**Problem details**.
When you find the line with "Shimano chainring 26" among the records below, reproduce it and each line after it exactly, ending with the line with "China Small Green".
[Exercise input]
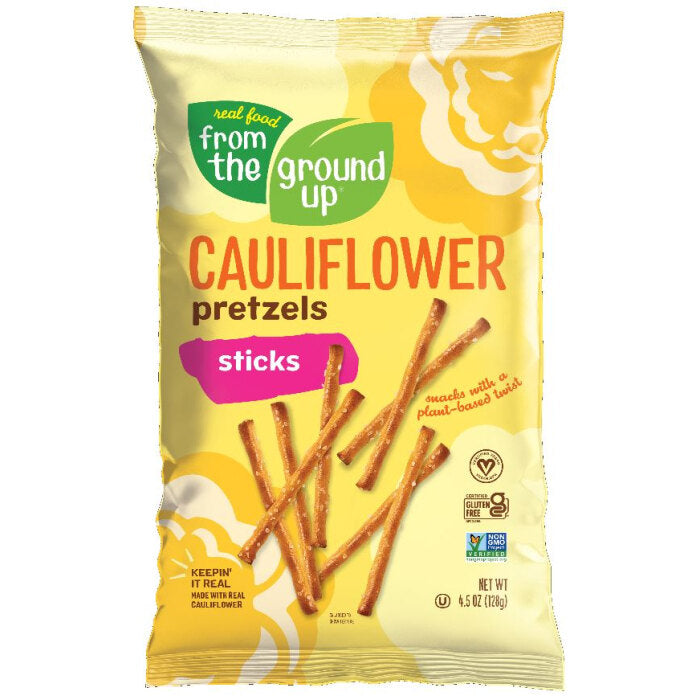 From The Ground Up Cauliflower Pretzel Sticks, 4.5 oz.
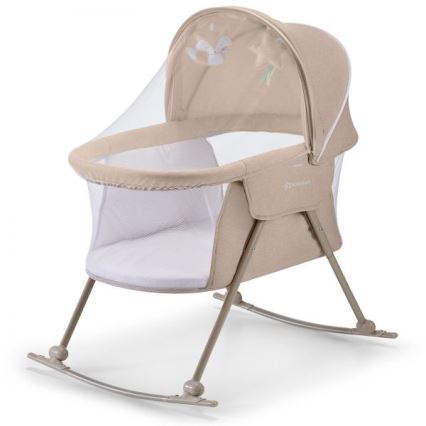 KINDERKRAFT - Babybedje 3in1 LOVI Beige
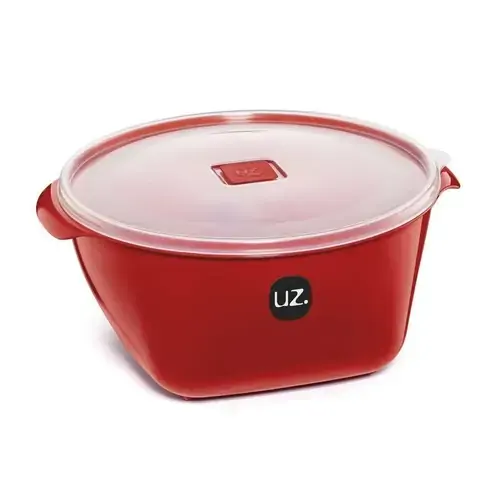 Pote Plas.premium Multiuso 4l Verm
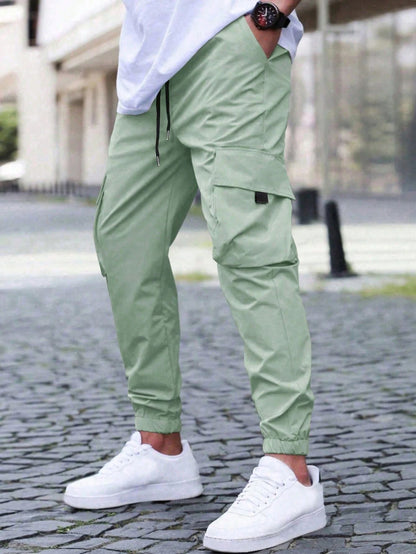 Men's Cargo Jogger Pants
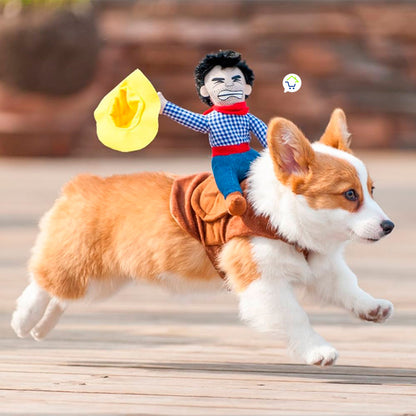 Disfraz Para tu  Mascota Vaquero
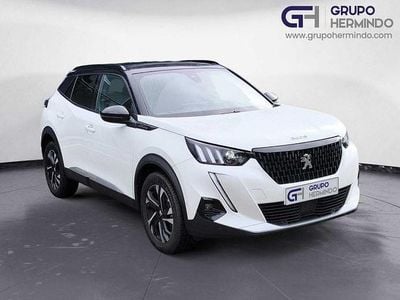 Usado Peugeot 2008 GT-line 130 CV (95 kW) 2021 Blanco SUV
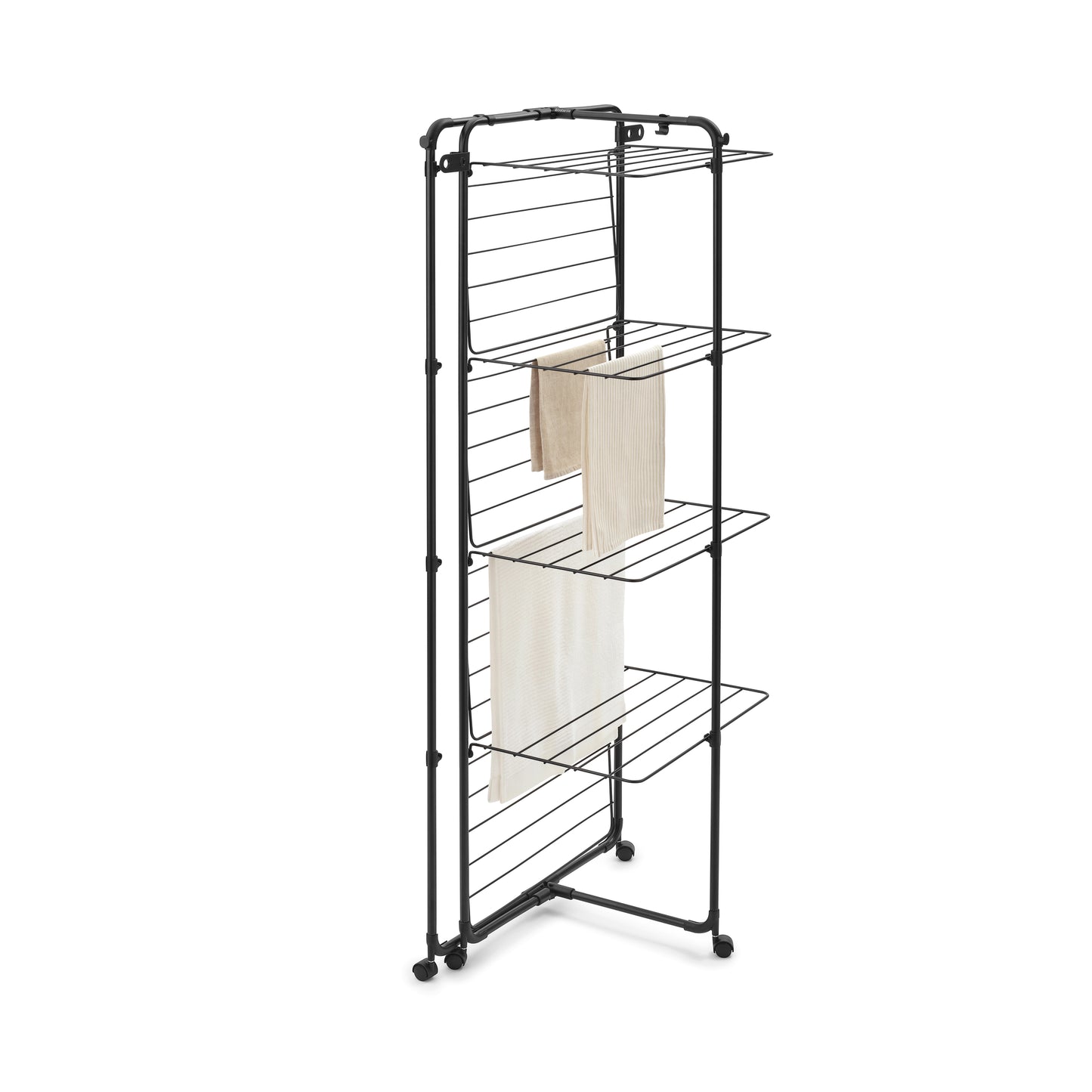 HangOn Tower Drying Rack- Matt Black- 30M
[/Exercise input]
[Exercise input]
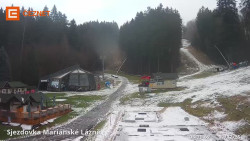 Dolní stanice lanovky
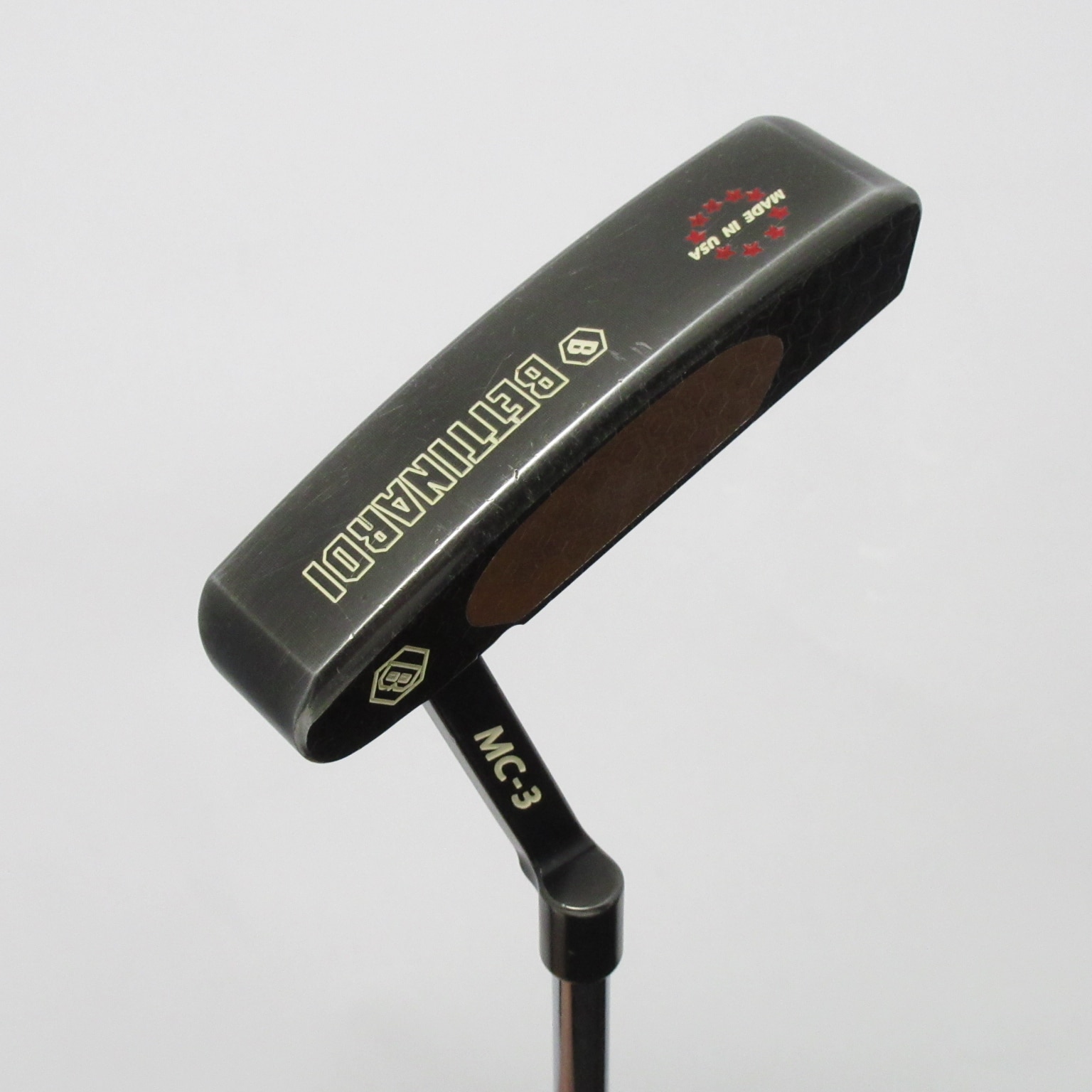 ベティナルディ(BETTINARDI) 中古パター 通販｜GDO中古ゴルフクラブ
[/Exercise input]
[Exercise input]
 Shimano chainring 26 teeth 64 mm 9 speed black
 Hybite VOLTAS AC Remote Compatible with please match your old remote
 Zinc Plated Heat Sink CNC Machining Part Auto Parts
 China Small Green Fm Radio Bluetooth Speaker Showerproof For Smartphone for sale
[/Exercise input]
**Solution to the problem**.
 Shimano chainring 26 teeth 64 mm 9 speed black
 Hybite VOLTAS AC Remote Compatible with please match your old remote
 Zinc Plated Heat Sink CNC Machining Part Auto Parts
 China Small Green Fm Radio Bluetooth Speaker Showerproof For Smartphone for sale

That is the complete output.